I gave them his description. “I didn’t see his full face, but what I did see didn’t look familiar.”

“Me, neither,” Ethan said.

But he might, I thought, look familiar to someone else. I pulled out my phone. “I’m going to see if Jeff can check security cams in the area. Maybe we can get at least a partial still of his face.”

“Good,” Luc said, and wrote Need photograph on the board. “We can send that to Scott and Morgan, see if he’s familiar to them.”

“I’ll also send it to Noah,” I said. Noah Beck was the unofficial leader of the city’s Rogue vampires. He’d hooked me up with the Red Guard, a secret vampire corps, and was a member himself, but I hadn’t seen him in a while.

“And the alchemy?” Luc asked, after adding Noah’s name to the board.

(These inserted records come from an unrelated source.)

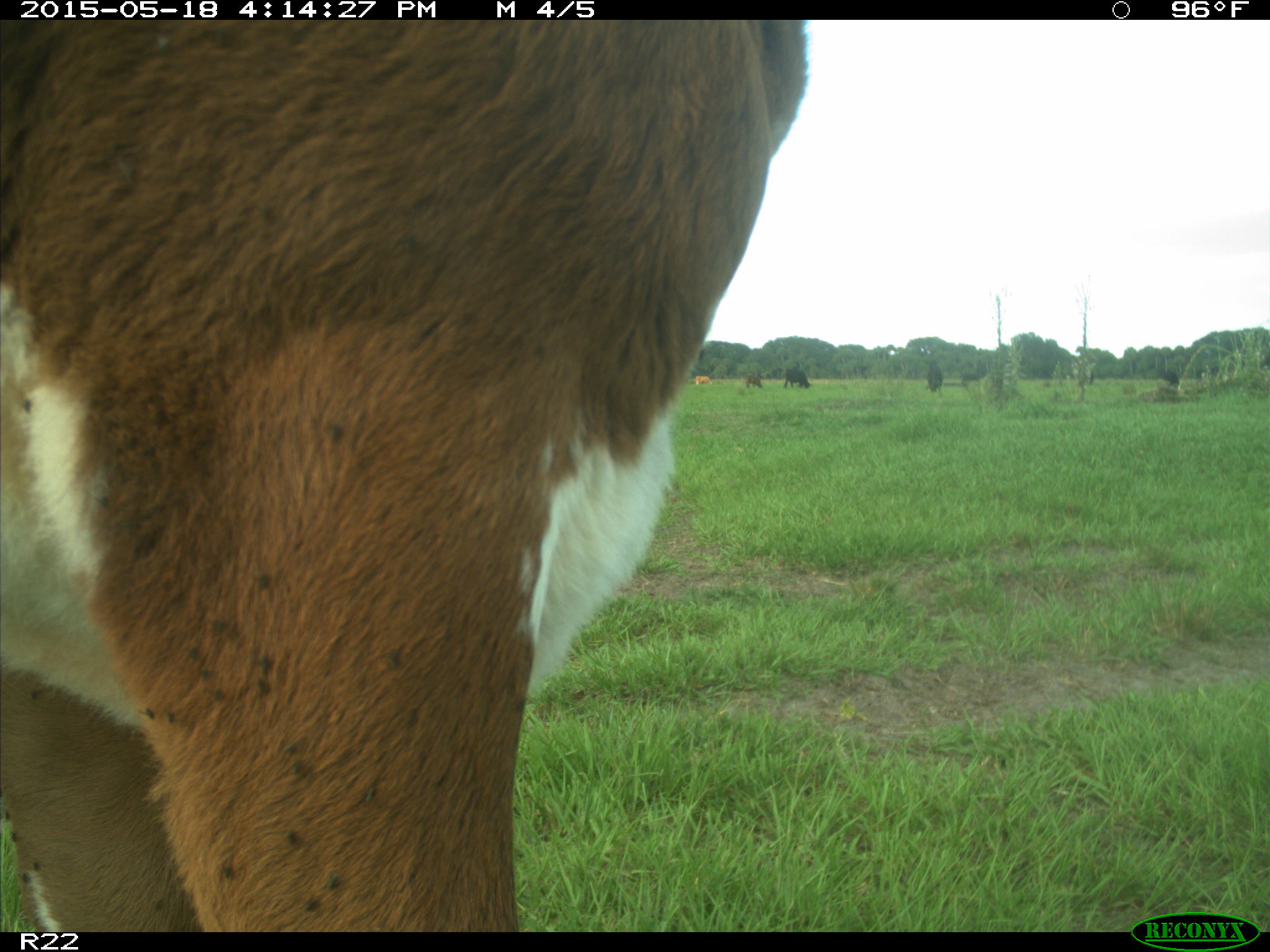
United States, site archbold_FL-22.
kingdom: Animalia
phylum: Chordata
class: Mammalia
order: Artiodactyla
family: Bovidae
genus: Bos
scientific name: Bos taurus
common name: domestic cow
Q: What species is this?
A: Bos taurus (domestic cow).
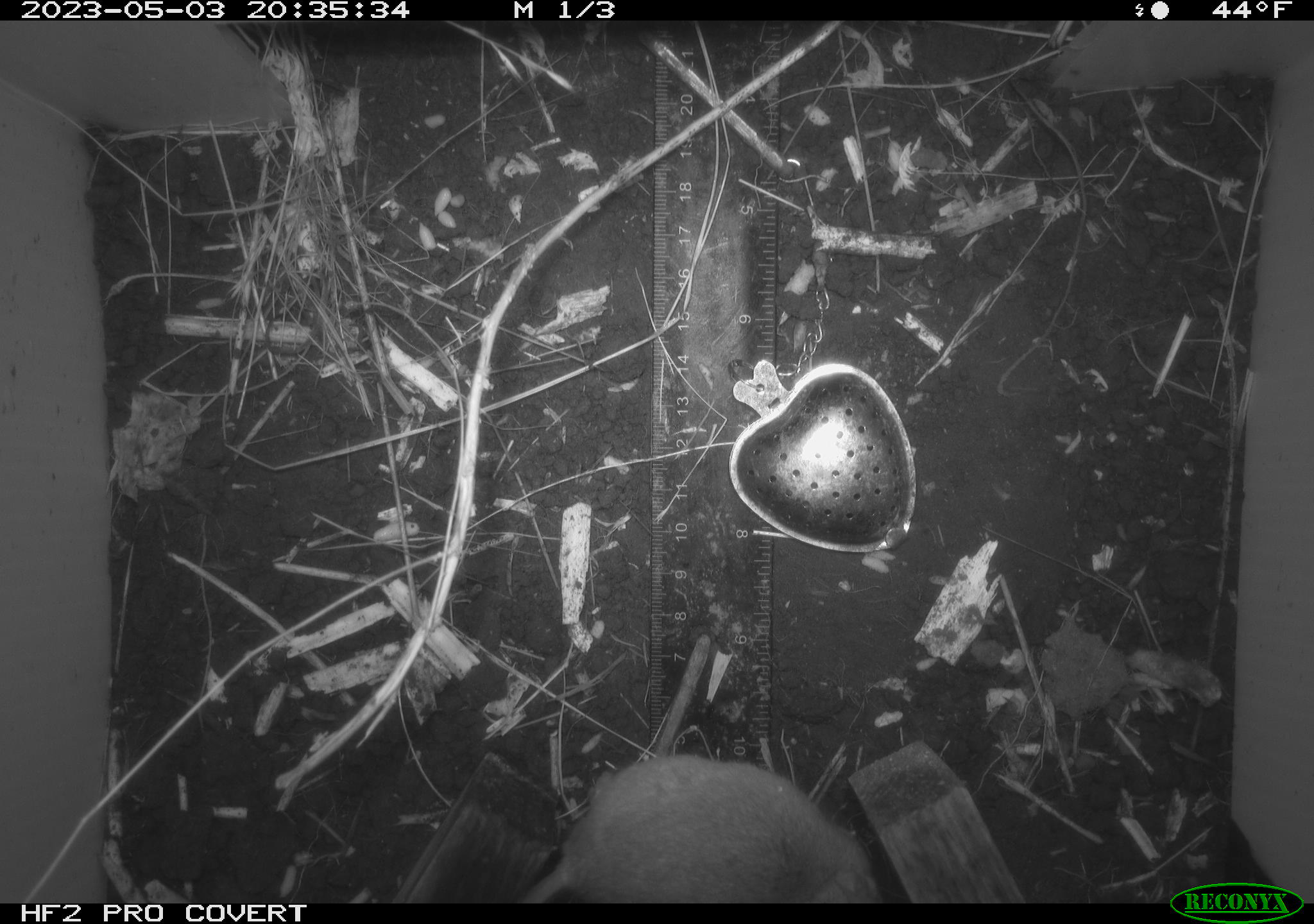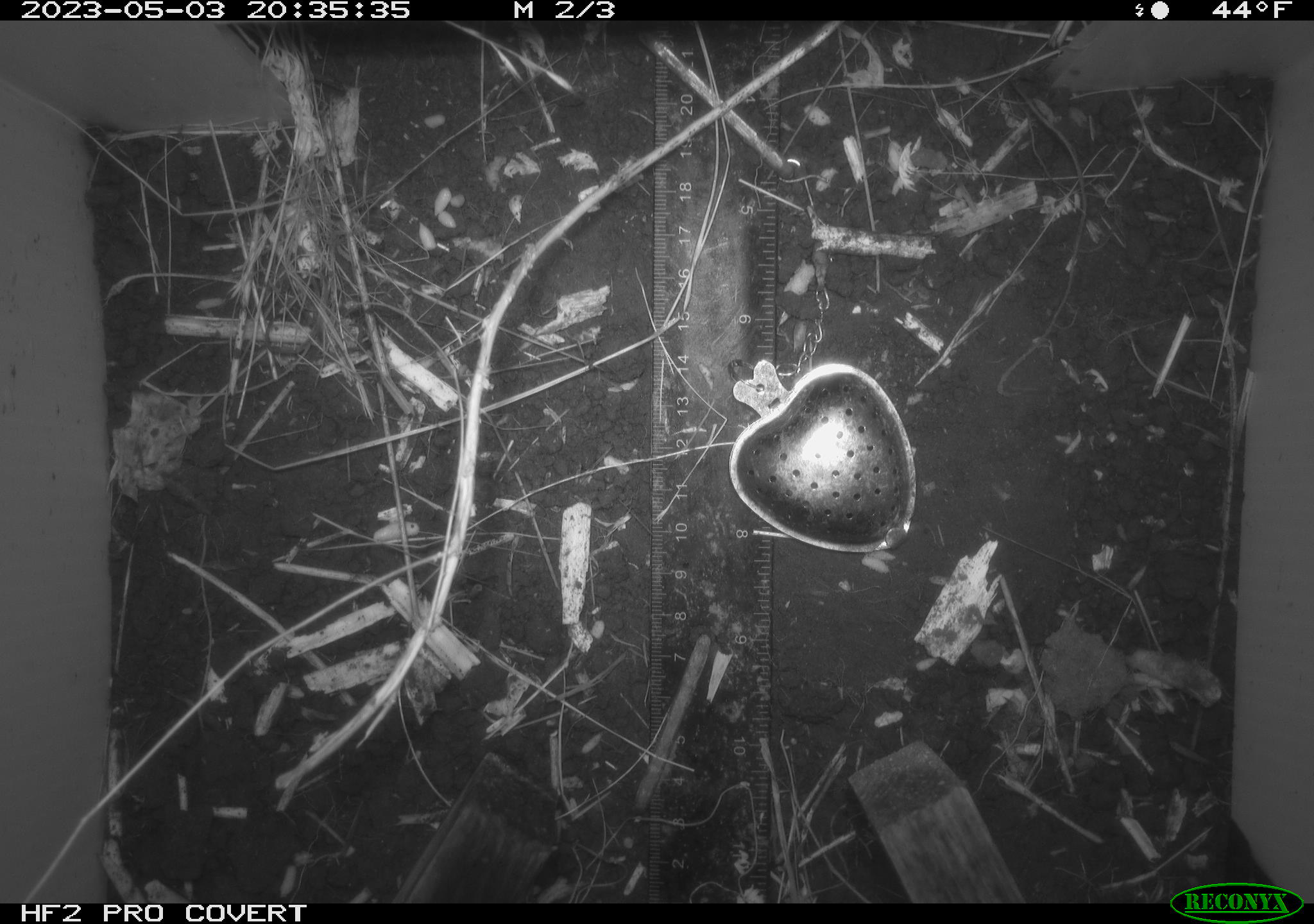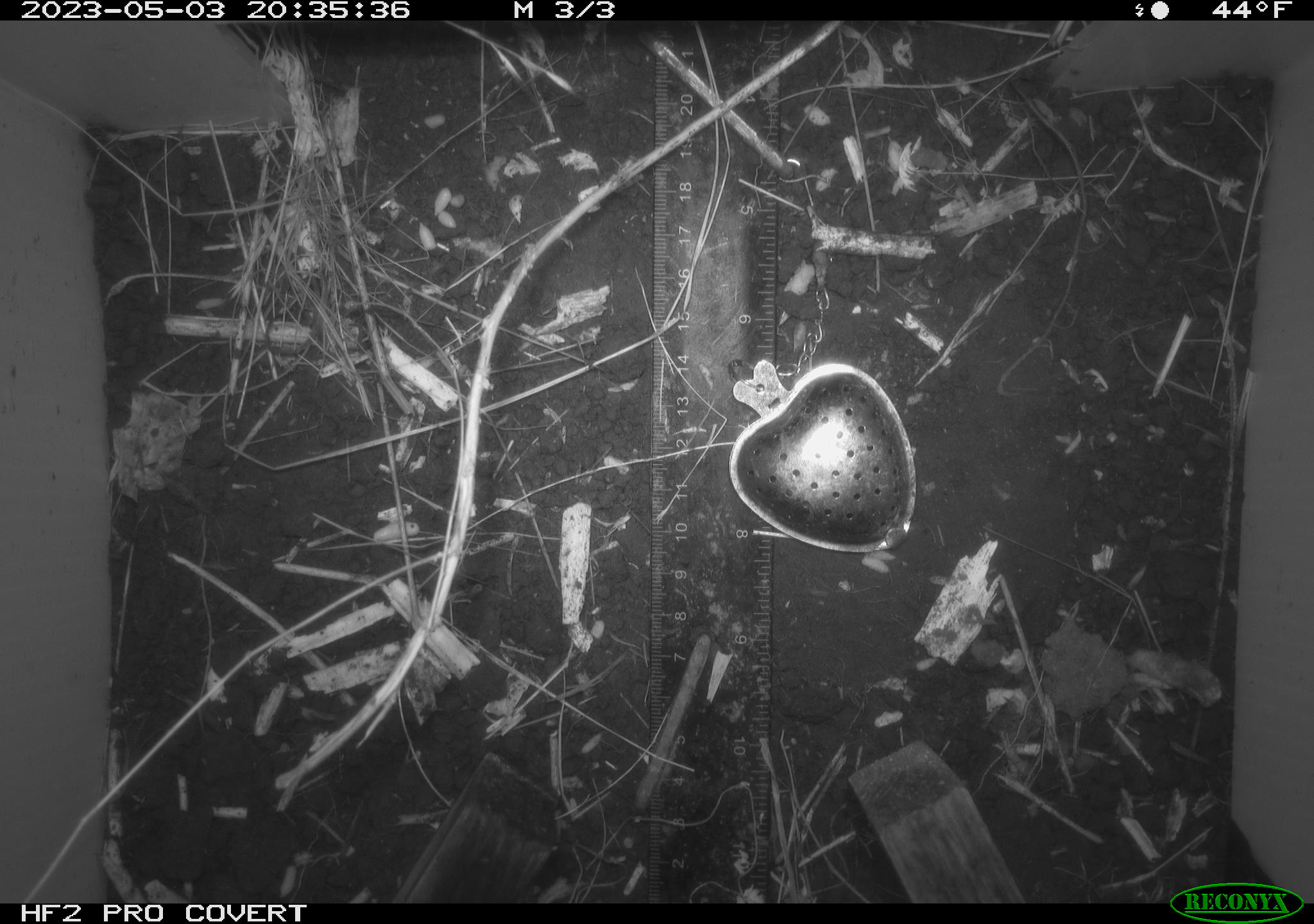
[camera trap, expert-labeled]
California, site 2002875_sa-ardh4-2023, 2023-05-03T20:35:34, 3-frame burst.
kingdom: Animalia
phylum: Chordata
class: Mammalia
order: Rodentia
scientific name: Rodentia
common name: mouse species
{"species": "mouse species (Rodentia)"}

“There were a lot of symbols,” I said. “Jeff and Catcher took pictures, and they’re working on an analysis. Mallory and Catcher think it’s some kind of equation based on the way it’s written—neat rows and columns—but they’ve got to translate in order to know what kind.”

Luc glanced at Ethan. “Paige?”

“That’s what I was thinking,” Ethan said with a nod. “When we receive the photographs, will you see if she can help? Mallory will assist, but there’s a lot to translate in order to figure out what was written there.”